▸ **Texto de leitura**
Isaquiel Cori
Tal
como Angola lá pela TPA e a ZAP News, Moçambique entra-nos em casa pela STV
Notícias. Descobri esse canal por indicação de um amigo e desde então são raros
os dias sem que para lá vá, nem que seja de passagem.
O
telejornal dessa televisão é uma janela aberta para Moçambique e cativa sobretudo
pela postura editorial que privilegia o jornalismo e traz para o telespectador
a visão de uma sociedade vibrante nas suas contradições, conflitos e
realizações. Nos tempos em que os espaços noticiosos da televisão angolana, não
foi há muito, eram veículo privilegiado de propagação da imagem de uma Angola
sonhada por uns poucos e que se pretendia impingir como realidade a todos, a
STV Notícias era um dos lugares de “exílio” para muitos angolanos ciosos de
manter a sanidade mental. Há um exemplo recente que demonstra que não é
exagero, aqui, a expressão “muitos angolanos”. Aquando das últimas eleições em
Angola, aquela televisão moçambicana promoveu um debate sobre as mesmas, tendo
como intervenientes o seu naipe de comentaristas residentes. Aquele programa,
sobretudo no contexto comunicacional que se vivia em Angola, foi uma aula de
análise lúcida, equilibrada e objectiva. Era mais do que claro que aí havia,
independentemente de se concordar ou não com determinado ponto de vista,
verdade e honestidade intelectual. E, espanto dos espantos, a maioria, senão
mesmo todos os telefonemas de telespectadores eram provenientes de Angola!
Alguns
processos e fenómenos políticos, sociais, culturais e até económicos,
historicamente, nos dois países, são de um tal paralelismo e quase miméticos,
que a inexistência de estudos comparados só se torna compreensível por dois
motivos: ou porque as elites de ambos países sempre puseram a tónica da
realização das suas aspirações existenciais no exterior, com destaque para a
antiga metrópole colonial, ou porque a academia, tanto num lado como no outro,
anda desligada do mundo em redor e da necessidade de o transformar.
Uma
das minhas leituras predilectas são as antologias literárias do conto.

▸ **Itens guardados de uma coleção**
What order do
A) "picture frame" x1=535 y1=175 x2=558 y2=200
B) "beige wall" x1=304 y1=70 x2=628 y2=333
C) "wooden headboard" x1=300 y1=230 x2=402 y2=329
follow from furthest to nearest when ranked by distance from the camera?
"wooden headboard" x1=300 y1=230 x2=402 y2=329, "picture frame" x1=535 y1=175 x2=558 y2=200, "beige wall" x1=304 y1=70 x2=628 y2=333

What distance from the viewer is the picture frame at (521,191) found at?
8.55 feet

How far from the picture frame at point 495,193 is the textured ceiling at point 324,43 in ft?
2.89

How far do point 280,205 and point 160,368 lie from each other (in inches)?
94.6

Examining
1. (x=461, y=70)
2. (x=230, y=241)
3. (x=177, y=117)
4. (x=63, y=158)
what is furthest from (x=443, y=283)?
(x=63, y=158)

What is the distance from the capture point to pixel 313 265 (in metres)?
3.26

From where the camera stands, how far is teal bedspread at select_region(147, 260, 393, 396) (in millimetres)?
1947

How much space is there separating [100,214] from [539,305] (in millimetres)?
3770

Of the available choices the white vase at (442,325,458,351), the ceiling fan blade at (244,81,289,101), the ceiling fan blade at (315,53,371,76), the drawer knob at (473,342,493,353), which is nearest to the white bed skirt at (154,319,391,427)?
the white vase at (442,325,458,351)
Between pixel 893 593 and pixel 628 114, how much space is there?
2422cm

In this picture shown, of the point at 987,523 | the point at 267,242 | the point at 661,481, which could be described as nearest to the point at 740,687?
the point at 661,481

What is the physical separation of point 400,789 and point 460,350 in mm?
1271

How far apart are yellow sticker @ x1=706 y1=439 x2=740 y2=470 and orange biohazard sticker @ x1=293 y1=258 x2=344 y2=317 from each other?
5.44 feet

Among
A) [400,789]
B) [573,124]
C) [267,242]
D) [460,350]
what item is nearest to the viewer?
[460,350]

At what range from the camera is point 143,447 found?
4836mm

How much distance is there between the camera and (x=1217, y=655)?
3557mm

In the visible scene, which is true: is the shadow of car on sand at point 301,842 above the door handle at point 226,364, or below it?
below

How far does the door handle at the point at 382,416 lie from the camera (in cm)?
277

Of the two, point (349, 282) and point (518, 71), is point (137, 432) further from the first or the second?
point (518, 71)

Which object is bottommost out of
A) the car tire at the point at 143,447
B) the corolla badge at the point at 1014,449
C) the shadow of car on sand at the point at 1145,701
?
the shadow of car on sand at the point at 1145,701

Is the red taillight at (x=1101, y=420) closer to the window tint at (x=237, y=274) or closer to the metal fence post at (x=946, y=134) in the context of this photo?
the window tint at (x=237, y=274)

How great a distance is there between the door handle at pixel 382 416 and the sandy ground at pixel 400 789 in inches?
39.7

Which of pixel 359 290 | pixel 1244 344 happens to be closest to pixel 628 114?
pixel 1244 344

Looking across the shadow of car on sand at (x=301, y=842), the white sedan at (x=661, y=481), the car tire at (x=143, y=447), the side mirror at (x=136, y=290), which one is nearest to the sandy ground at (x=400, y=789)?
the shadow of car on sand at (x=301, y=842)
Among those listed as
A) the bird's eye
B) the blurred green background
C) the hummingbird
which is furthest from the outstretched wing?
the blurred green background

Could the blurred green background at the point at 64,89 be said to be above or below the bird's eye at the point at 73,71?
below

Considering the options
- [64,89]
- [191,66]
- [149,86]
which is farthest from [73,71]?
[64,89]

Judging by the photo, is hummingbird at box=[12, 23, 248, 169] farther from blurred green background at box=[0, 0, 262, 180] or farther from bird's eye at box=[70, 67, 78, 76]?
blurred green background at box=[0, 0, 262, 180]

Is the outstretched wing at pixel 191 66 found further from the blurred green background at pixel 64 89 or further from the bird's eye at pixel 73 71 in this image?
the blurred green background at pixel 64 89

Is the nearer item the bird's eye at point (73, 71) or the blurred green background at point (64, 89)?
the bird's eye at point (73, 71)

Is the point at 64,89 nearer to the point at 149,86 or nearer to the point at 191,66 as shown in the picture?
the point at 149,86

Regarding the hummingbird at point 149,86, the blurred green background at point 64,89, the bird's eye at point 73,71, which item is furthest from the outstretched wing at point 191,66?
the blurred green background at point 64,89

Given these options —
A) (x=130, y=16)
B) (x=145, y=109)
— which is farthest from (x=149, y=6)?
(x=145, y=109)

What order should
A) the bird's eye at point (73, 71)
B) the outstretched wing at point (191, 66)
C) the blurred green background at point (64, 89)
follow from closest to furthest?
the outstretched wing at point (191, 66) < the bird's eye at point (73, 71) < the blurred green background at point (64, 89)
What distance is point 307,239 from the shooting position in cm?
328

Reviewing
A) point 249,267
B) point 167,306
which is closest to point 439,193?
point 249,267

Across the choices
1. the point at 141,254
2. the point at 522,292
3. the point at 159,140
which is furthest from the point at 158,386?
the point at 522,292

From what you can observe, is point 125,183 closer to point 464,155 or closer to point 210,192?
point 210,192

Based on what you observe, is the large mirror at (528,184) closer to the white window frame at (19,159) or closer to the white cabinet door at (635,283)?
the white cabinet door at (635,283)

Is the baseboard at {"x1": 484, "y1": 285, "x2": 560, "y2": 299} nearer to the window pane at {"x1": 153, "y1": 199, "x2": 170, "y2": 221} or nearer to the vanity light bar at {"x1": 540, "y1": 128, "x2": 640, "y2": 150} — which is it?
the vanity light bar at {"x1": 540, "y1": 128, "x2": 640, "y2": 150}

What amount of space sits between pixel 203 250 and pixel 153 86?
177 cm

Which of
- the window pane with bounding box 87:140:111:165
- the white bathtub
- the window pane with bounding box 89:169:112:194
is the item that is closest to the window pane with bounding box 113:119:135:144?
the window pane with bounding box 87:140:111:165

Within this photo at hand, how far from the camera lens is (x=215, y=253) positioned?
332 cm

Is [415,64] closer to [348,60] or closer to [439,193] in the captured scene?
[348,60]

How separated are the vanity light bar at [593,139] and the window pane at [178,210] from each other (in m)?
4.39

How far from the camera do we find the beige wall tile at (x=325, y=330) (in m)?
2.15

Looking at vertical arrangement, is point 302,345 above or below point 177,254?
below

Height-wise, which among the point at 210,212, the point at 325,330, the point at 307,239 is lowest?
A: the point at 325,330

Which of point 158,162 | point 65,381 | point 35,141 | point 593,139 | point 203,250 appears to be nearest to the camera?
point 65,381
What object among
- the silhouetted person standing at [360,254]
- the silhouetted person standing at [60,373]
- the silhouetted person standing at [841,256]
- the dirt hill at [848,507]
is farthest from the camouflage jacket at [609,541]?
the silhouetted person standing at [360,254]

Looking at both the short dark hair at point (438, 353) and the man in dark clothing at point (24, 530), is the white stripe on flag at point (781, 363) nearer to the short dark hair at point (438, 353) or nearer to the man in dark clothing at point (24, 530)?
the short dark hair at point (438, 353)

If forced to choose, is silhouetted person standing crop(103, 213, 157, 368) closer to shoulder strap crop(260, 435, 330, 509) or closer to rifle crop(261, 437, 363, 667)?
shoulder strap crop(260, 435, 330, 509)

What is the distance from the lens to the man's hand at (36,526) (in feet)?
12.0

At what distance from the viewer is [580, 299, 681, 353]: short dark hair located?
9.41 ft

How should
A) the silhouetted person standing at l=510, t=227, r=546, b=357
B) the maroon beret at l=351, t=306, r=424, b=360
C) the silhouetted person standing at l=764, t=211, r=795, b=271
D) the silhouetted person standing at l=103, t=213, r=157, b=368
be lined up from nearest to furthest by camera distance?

▸ **A sua tarefa**
Transcreva fielmente o trecho do texto sobre a STV Notícias que vai de "Isaquiel Cori" a "seja de passagem.".

▸ **Resultado do exercício**
Isaquiel Cori
Tal
como Angola lá pela TPA e a ZAP News, Moçambique entra-nos em casa pela STV
Notícias. Descobri esse canal por indicação de um amigo e desde então são raros
os dias sem que para lá vá, nem que seja de passagem.